Two miles north of Ambleside is Rydal. The lake, Rydal Water, is one of the smallest of the lakes, being just less than a mile long, but with its little, wooded islands, it is one of the prettiest. The village is similarly proportioned but famous for being the home of the poet William Wordsworth for 37 years.
There are good paths around both sides of Rydal Water. The south side of the lake has a choice of paths; the lower path gives access to the lake shore at its eastern end, and to woodland at its western end. A higher path leads up across the hillside to the gaping entrance of Rydal Cave. As with most caves in The Lakes, this is not a natural cave but the result of quarrying for slate, and can be entered with care. Continuing west from the cave, this path leads on to Loughrigg Terrace, which has one of the finest views of the next lake, Grasmere.

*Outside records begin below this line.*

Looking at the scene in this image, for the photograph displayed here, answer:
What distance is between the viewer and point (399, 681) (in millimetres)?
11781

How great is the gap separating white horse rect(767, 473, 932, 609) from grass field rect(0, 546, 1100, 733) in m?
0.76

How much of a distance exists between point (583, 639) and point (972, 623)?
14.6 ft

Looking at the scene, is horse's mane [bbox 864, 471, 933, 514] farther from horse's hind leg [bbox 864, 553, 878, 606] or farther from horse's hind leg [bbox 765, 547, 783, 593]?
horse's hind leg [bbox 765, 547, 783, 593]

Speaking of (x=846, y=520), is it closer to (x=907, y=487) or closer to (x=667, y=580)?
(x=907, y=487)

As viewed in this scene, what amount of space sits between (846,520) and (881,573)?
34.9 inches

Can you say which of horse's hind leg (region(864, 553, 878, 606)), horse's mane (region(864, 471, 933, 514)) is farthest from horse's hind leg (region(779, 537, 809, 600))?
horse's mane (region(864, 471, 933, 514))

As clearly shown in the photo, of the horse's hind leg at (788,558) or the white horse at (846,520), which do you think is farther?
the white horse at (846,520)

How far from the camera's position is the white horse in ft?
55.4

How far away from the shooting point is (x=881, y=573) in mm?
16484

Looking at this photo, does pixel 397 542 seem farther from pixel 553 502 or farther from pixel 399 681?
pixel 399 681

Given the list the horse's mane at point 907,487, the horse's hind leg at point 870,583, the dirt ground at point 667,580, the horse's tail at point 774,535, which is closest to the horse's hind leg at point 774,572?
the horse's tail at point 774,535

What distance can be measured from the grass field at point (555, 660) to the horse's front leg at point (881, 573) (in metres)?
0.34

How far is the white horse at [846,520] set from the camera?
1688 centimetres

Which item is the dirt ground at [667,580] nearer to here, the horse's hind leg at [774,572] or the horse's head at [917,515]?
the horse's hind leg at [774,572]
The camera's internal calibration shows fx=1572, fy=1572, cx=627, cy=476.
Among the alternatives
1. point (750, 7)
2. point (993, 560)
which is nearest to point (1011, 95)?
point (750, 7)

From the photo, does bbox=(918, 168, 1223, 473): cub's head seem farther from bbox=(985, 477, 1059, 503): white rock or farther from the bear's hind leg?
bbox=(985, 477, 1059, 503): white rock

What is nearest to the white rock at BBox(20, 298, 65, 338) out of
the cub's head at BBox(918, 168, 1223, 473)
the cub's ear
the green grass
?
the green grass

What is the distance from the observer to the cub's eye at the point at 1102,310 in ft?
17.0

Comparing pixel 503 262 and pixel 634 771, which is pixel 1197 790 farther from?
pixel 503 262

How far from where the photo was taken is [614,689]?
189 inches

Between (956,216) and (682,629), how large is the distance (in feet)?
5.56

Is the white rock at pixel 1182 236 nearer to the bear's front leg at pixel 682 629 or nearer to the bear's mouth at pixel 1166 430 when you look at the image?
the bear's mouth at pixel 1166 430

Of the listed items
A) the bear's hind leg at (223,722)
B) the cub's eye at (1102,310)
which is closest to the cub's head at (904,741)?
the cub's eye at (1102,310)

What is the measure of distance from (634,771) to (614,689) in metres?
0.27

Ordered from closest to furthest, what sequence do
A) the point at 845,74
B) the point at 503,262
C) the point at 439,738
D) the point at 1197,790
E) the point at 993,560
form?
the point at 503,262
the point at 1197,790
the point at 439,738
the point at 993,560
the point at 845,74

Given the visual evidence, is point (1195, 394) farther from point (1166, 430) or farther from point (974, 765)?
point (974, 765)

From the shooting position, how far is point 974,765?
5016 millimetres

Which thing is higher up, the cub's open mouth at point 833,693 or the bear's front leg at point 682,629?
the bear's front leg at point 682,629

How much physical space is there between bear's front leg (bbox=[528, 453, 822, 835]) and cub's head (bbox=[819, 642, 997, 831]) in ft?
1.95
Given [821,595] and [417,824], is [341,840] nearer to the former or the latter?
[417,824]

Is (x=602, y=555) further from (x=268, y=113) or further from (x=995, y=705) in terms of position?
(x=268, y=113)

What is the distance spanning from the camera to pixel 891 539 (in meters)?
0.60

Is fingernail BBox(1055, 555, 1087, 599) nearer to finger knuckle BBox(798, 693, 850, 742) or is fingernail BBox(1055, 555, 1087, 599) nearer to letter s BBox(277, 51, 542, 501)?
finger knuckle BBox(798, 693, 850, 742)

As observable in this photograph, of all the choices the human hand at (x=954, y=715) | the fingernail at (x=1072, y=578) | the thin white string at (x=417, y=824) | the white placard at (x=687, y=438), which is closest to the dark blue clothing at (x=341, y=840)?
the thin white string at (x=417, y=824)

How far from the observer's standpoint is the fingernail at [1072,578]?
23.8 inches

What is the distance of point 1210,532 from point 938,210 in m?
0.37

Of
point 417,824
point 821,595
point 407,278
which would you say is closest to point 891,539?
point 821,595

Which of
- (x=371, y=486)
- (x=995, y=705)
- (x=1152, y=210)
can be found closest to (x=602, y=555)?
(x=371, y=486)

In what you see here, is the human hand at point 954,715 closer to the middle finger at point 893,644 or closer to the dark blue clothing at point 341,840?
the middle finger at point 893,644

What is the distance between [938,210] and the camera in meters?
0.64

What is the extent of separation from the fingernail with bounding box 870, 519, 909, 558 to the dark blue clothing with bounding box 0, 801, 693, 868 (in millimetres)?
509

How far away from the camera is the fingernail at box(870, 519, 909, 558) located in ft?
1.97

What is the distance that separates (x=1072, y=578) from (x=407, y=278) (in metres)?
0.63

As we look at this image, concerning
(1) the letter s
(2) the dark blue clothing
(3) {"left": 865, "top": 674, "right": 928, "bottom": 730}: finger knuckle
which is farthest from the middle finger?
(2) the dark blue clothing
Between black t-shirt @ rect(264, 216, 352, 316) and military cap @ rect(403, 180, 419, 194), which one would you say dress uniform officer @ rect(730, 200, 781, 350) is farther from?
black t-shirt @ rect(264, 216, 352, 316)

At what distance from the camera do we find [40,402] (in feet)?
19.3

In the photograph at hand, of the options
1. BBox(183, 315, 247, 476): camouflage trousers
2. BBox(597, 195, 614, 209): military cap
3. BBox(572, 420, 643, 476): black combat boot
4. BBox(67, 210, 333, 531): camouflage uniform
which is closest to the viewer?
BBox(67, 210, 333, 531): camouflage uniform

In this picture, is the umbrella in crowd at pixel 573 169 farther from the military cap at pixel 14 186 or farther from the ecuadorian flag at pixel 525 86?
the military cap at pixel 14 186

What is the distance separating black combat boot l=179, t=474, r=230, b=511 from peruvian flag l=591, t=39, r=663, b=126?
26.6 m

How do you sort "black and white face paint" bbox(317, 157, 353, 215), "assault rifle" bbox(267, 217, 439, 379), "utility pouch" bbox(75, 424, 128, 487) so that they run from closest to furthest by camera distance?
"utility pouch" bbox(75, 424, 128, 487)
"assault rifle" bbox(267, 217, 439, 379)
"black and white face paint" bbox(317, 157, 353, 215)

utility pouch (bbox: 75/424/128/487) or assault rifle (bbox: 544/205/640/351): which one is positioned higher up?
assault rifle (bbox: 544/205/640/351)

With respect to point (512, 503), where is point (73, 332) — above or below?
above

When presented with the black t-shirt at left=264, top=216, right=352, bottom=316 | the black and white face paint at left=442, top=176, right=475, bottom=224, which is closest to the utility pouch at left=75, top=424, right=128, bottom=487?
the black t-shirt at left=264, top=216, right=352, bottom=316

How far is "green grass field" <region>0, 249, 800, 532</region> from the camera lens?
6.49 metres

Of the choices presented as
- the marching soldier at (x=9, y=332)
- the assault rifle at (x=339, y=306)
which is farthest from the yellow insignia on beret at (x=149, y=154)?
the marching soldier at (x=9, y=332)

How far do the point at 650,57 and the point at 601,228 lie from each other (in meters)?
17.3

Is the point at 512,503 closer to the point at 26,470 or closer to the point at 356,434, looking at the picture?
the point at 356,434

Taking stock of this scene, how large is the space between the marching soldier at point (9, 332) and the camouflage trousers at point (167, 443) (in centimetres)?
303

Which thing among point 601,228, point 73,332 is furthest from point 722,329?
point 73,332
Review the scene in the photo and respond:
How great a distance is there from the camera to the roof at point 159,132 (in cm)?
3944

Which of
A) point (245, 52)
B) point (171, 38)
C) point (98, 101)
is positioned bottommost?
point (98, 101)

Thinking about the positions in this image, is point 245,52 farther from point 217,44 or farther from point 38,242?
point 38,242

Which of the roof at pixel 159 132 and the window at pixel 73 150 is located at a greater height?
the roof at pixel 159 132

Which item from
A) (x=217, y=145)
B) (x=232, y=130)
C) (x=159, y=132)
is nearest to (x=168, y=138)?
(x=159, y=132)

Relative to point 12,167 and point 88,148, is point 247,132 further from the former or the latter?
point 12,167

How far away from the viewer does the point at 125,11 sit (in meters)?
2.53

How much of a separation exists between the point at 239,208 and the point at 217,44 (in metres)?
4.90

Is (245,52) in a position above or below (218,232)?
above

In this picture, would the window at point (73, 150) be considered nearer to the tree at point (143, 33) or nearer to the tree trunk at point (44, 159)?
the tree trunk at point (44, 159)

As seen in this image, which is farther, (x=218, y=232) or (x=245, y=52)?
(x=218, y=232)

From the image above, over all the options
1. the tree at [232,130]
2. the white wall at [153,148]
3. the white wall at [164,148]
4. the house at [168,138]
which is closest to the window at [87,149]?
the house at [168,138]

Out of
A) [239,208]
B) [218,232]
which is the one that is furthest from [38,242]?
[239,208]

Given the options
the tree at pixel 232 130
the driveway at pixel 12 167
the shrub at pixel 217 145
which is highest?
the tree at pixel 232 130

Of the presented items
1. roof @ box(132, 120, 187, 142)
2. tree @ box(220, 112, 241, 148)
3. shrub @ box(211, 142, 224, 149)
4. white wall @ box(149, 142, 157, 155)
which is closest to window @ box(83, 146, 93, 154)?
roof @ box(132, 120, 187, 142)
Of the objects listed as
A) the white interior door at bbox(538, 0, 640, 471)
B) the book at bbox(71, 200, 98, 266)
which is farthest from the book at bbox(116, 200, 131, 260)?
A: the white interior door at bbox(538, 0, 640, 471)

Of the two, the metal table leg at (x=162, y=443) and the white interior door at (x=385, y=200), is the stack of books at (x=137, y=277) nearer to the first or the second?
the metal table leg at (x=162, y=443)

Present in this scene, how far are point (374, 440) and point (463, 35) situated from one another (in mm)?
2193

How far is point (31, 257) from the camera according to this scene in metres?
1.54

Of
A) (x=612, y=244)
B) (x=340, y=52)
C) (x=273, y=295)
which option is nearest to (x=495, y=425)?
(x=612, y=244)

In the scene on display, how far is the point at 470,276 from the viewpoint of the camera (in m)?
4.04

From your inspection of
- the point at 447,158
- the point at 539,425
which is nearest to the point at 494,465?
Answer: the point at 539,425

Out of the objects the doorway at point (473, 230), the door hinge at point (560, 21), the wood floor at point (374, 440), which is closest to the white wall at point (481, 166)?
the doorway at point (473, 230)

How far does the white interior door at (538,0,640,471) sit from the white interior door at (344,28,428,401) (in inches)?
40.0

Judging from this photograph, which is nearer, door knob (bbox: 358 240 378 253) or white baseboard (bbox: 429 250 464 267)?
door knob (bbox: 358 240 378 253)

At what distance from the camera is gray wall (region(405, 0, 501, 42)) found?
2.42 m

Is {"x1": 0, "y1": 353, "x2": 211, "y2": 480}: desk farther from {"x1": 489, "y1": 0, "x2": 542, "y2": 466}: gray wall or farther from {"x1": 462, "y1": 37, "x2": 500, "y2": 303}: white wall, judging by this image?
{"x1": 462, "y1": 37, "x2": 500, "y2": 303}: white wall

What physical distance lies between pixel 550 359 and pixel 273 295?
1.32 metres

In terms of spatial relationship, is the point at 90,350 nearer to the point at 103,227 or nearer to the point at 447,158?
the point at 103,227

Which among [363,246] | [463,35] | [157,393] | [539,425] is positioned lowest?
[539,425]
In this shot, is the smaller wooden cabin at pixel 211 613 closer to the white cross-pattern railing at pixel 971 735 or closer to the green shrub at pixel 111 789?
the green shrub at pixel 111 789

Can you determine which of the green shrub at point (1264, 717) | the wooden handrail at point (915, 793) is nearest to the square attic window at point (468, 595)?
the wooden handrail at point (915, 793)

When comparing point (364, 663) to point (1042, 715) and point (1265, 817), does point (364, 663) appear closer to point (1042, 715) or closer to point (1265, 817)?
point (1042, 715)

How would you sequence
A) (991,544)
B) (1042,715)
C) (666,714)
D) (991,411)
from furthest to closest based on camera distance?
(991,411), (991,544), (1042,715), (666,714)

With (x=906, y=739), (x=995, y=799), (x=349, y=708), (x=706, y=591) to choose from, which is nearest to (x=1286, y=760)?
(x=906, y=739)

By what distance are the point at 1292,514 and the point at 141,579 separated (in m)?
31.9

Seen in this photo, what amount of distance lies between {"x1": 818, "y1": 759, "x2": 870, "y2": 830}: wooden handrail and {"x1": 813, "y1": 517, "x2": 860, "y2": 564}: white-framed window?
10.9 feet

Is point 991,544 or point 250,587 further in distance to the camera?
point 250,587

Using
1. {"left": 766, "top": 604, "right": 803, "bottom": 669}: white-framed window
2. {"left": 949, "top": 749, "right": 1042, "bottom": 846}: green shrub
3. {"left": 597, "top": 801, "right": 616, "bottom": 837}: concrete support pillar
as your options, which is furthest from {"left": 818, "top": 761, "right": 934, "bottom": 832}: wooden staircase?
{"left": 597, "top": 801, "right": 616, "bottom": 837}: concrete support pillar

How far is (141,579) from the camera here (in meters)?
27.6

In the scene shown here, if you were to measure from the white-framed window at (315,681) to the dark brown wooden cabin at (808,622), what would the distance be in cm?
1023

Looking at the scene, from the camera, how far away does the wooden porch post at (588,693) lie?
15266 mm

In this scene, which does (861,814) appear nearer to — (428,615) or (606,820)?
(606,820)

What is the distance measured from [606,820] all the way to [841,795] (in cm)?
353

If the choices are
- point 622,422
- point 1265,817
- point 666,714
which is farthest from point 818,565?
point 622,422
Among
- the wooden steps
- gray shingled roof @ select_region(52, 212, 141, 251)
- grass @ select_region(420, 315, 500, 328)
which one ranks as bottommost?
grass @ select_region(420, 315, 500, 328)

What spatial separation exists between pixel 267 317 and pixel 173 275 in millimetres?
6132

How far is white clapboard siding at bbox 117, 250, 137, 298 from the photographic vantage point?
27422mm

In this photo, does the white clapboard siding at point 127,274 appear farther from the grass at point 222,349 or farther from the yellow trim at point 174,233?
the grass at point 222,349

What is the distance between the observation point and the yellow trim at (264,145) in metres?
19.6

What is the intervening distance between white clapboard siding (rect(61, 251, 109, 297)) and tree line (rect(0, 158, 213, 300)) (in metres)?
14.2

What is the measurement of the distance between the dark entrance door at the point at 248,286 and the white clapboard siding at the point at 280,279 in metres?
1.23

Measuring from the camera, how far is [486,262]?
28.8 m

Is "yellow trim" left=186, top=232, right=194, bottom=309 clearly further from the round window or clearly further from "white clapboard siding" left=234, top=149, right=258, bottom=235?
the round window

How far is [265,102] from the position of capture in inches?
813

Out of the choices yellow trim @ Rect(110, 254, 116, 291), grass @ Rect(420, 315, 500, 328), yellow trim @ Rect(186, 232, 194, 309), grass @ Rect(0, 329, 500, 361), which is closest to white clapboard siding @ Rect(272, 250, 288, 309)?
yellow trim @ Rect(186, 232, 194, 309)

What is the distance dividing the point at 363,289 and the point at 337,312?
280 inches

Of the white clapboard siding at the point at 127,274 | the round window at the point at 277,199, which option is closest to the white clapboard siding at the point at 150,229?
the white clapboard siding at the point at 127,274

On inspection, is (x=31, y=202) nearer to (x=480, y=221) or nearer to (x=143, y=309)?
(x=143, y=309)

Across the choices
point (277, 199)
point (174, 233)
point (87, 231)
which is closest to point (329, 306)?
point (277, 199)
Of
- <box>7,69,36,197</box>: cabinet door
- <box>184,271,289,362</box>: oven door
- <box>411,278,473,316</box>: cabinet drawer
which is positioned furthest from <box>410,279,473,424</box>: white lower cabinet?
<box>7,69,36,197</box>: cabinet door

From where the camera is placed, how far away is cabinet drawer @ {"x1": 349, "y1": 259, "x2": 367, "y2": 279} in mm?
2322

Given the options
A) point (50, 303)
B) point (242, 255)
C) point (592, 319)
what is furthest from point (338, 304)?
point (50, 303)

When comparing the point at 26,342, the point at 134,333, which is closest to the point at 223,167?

Crossing the hillside to the north of Rydal Water is the Coffin Path. This rather ghoulish name comes from the days before there was a church at Rydal, and coffins often had to be carried to Grasmere for burial, a distance of about two miles. Today however, the path gives lovely views over the lake and is an excellent route to Grasmere. At its western end, the Coffin Path gives access to White Moss Common, a little rocky spur which separates Rydal Water from Grasmere; this was a favourite spot for Wordsworth and his family, and has lovely views of both lakes.
Although it has no lake of its own, the Troutbeck valley east of Ambleside is worth a visit. Many visitors will pass through Troutbeck on the lower road, the A592, on their way from Windermere to Ullswater. But far more interesting is the higher road which hugs the eastern side of Wansfell. This route connects a series of old farmsteads, many of which are wonderful examples of Lakeland’s rural architecture, giving the valley an ancient, timeless feeling. Happily, one of these farmhouses, Town End, has been preserved by the National Trust and is open to the public.
To the west of Ambleside is Loughrigg Fell. This low, sprawling hill sits in a wonderful position between four lakes: Windermere, Rydal Water, Grasmere and Elterwater, as well as having its own little lake, Loughrigg Tarn. But rather than visiting the summit (335m), a circuit of the hill has the most beautiful views; one of the best of these is from Todd Crag (212m) which is just over a mile from the town centre and has a famous view of Windermere.
Rising up out of Ambleside town centre is ‘The Struggle', a single lane hill pass that links to the A592 and Kirkstone Pass, the highest road in the Lake District. The Struggle is the steepest route up to Kirkstone and is a popular challenge for hardy cyclists. Kirkstone Pass takes its name from the distinctive boulder on the west side of the road, which from some angles resembles a church tower. There is also a pub at the top of the pass, the Kirkstone Pass Inn, which is of course the highest pub in The Lakes.